Prepare the entrant list before drawing
A giveaway winner picker works best after the serious eligibility work is already complete. Remove duplicate entries, confirm rules, exclude late submissions, and keep a copy of the final entrant list before using any random tool. The random decision should only choose among entries that meet the posted terms. For public trust, record the time of the draw, the source list used, and the result. That process matters more than animation because participants need to understand that every eligible entry was treated consistently. Random selection is only fair when the input list is fair. Clean the list, document the criteria, then use the decision result as the draw prompt.
The decision maker is a tiny tool for the small choices that should not need a meeting. You type the decision in your own words — "Should I send the email now?" — press Decide, and the tool returns one of six short answers: yes, no, maybe, ask again, do it, or wait.
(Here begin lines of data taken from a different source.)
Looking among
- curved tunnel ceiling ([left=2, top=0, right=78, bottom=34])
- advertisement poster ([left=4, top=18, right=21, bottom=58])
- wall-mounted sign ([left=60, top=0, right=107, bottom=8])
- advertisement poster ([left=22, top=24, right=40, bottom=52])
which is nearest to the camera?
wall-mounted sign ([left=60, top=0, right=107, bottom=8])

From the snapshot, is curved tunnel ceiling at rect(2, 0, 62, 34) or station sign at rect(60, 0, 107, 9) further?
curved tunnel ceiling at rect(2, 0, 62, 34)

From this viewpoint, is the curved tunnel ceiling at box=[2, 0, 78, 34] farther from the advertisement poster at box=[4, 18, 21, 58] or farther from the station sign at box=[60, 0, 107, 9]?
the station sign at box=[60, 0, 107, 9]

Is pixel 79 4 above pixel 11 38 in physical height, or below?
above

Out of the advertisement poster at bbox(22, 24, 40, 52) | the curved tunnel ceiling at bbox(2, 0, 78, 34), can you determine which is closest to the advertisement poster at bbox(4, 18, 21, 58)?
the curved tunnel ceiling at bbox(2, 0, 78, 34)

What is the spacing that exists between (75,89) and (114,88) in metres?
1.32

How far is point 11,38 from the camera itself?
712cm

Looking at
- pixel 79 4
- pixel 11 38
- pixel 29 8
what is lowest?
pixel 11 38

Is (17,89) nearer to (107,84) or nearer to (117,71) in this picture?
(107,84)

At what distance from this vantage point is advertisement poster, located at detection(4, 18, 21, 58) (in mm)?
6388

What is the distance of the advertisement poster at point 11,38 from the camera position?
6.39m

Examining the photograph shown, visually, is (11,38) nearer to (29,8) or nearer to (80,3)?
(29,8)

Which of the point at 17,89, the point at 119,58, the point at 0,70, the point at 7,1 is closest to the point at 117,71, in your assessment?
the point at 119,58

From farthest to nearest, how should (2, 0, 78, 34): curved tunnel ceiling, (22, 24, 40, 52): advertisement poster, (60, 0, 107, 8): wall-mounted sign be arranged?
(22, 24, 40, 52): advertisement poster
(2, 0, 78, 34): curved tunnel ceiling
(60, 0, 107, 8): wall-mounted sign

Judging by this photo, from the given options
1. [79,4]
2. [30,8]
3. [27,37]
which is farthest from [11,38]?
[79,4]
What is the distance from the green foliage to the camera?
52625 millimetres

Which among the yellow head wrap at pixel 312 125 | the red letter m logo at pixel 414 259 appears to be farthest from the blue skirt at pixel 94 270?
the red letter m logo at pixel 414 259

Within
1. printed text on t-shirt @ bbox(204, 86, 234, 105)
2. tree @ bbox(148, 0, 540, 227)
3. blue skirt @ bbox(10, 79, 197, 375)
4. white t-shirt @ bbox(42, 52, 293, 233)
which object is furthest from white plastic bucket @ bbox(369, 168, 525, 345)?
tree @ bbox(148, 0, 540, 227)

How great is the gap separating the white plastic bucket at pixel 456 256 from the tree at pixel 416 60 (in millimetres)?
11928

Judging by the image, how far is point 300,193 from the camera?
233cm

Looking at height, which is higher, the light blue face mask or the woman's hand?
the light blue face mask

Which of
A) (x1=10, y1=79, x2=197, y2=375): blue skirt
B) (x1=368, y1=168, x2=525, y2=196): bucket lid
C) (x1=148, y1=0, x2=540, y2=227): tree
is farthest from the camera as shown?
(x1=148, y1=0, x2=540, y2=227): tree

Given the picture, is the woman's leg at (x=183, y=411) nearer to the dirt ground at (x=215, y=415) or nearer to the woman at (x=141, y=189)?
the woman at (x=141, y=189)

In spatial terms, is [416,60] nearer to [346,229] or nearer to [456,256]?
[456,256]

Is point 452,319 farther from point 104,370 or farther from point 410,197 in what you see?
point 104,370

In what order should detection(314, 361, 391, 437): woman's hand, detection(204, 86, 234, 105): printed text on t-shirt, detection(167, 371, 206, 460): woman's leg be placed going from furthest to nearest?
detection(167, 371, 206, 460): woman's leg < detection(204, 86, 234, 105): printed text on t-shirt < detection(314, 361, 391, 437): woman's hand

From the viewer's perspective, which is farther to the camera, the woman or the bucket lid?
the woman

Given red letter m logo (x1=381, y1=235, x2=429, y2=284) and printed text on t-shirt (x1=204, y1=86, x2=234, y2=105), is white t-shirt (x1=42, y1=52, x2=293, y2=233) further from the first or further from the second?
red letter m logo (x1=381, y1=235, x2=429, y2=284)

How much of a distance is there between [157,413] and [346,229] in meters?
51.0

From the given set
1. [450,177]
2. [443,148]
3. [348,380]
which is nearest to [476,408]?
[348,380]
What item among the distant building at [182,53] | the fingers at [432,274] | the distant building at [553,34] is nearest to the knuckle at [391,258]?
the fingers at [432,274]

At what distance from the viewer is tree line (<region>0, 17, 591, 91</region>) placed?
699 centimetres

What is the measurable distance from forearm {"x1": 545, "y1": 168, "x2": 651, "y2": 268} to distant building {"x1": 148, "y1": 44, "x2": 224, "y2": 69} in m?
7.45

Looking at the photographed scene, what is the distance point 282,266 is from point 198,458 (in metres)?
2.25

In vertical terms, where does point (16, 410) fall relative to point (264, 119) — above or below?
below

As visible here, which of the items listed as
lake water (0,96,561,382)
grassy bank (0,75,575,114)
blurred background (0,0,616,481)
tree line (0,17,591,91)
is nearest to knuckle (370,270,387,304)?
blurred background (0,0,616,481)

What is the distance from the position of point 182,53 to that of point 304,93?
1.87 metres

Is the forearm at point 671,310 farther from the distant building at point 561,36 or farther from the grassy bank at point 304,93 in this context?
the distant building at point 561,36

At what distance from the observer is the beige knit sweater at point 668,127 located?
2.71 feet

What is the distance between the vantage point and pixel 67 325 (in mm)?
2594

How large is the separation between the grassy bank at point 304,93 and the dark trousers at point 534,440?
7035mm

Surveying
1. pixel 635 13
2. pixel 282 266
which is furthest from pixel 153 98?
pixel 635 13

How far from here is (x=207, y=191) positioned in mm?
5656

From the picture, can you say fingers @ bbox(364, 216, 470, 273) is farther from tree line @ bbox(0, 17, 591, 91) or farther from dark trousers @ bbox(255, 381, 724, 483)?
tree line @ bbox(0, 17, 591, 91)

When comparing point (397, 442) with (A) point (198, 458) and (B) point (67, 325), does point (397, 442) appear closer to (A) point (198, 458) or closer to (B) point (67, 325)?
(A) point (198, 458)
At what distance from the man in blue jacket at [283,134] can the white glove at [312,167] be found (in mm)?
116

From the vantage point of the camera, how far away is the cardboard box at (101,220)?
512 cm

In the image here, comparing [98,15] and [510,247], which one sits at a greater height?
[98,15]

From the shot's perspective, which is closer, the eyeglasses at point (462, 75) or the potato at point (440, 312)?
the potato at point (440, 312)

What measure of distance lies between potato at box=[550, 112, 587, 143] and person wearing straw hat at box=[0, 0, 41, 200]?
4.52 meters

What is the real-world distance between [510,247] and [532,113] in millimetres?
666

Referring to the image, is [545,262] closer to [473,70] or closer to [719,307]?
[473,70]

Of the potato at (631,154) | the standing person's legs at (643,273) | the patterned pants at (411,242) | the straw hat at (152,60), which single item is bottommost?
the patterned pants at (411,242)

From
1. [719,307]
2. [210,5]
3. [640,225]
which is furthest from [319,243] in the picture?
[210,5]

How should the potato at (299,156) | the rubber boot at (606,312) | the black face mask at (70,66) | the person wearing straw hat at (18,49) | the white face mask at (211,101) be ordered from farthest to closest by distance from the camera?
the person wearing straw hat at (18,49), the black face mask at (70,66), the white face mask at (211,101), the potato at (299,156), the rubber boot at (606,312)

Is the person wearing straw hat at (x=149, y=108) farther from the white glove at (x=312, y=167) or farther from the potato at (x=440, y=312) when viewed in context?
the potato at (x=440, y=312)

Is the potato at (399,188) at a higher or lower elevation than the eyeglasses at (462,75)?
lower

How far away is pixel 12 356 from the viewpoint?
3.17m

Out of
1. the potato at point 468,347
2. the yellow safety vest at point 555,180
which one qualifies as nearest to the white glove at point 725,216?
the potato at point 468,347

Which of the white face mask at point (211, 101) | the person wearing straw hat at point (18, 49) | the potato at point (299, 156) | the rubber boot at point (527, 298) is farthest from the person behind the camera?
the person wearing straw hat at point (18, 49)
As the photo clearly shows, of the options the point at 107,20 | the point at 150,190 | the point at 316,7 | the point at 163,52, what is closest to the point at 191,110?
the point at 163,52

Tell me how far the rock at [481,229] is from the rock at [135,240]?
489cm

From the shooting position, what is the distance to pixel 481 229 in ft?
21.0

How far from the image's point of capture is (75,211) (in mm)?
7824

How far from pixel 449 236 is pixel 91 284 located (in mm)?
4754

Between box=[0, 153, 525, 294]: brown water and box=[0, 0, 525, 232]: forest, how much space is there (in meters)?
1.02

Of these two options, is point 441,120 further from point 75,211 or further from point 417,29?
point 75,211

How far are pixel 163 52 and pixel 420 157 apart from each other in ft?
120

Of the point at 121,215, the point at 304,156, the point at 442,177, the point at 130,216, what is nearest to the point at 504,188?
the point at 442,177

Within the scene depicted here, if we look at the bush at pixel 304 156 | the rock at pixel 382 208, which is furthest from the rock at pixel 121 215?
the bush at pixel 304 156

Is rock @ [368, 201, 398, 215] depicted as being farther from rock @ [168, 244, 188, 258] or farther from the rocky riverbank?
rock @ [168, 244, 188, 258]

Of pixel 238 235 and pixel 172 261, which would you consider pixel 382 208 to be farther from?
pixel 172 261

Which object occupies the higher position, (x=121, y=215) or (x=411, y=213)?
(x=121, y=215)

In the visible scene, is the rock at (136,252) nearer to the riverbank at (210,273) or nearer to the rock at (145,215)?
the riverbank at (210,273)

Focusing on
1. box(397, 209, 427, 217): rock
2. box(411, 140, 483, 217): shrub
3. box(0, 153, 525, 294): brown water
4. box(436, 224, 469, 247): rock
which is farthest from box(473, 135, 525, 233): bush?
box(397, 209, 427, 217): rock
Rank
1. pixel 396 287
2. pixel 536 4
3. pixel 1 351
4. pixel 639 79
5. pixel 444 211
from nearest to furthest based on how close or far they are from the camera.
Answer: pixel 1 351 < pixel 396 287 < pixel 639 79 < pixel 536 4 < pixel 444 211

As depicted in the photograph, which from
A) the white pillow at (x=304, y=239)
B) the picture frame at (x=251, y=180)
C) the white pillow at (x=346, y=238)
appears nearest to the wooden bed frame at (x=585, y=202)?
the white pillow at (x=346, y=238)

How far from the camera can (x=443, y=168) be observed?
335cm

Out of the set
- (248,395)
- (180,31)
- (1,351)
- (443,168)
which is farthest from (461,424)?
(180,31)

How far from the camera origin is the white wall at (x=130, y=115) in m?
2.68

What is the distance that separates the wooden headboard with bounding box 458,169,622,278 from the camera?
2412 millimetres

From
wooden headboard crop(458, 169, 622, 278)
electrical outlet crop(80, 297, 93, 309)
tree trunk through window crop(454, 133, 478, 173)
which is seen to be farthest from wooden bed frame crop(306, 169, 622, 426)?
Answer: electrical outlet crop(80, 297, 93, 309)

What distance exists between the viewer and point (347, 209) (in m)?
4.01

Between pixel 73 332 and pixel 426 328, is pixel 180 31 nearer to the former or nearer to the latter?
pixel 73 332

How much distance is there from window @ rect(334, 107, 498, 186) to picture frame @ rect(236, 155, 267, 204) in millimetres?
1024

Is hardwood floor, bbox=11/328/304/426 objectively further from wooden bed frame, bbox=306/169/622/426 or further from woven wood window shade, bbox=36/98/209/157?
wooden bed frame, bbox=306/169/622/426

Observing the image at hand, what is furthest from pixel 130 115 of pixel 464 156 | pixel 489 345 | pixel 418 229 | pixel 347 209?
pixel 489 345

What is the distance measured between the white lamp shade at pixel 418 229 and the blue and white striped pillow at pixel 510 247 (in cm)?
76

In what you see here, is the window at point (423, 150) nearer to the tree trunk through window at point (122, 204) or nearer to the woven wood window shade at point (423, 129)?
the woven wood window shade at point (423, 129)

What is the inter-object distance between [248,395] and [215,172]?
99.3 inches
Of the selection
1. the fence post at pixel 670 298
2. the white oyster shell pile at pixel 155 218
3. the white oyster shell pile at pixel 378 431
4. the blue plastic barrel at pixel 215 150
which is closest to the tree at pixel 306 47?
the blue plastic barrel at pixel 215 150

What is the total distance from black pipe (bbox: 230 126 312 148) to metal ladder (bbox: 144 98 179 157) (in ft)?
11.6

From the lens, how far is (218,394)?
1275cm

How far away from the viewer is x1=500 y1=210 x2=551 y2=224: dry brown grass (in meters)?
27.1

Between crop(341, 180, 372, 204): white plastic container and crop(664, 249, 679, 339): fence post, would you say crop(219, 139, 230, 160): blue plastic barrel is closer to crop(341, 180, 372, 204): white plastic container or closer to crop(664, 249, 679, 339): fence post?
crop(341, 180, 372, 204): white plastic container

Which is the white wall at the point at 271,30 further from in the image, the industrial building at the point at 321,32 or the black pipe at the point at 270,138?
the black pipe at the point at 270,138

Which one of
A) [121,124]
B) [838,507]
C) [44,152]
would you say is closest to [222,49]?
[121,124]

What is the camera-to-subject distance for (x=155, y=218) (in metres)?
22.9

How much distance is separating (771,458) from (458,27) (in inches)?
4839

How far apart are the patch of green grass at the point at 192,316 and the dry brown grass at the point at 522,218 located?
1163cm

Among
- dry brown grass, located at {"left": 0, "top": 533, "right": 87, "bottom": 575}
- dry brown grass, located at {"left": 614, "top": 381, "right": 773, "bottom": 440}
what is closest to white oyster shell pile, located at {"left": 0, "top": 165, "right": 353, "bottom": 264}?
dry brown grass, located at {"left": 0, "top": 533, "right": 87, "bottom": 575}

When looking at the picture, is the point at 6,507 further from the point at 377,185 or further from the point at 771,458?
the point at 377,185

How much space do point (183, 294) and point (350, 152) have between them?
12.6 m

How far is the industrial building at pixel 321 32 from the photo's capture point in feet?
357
The answer is sampled from that fixed pool with browser crypto randomness, then displayed in large serif type so the result is easy to read across the room or share in a screenshot.
It is built for low-stakes decisions where the cost of staying stuck is higher than the cost of being slightly wrong. Picking between two equally good lunch options, deciding whether to take a walk before a deadline, choosing if a draft is ready to send, or settling a minor disagreement between two people who would both be fine either way — these are the situations where outsourcing the choice to chance is useful. The full answer set deliberately includes "maybe," "ask again," and "wait" so the tool is honest that it cannot tell which option is better. Its only job is to break a stall.
The question you type is stored in the URL so a shared link arrives with the prompt already filled in. That makes it usable as a small piece of structure in a chat: paste the link, both people press Decide on their own browsers, and either accept the answer that arrives or use the disagreement to surface what each person actually wants.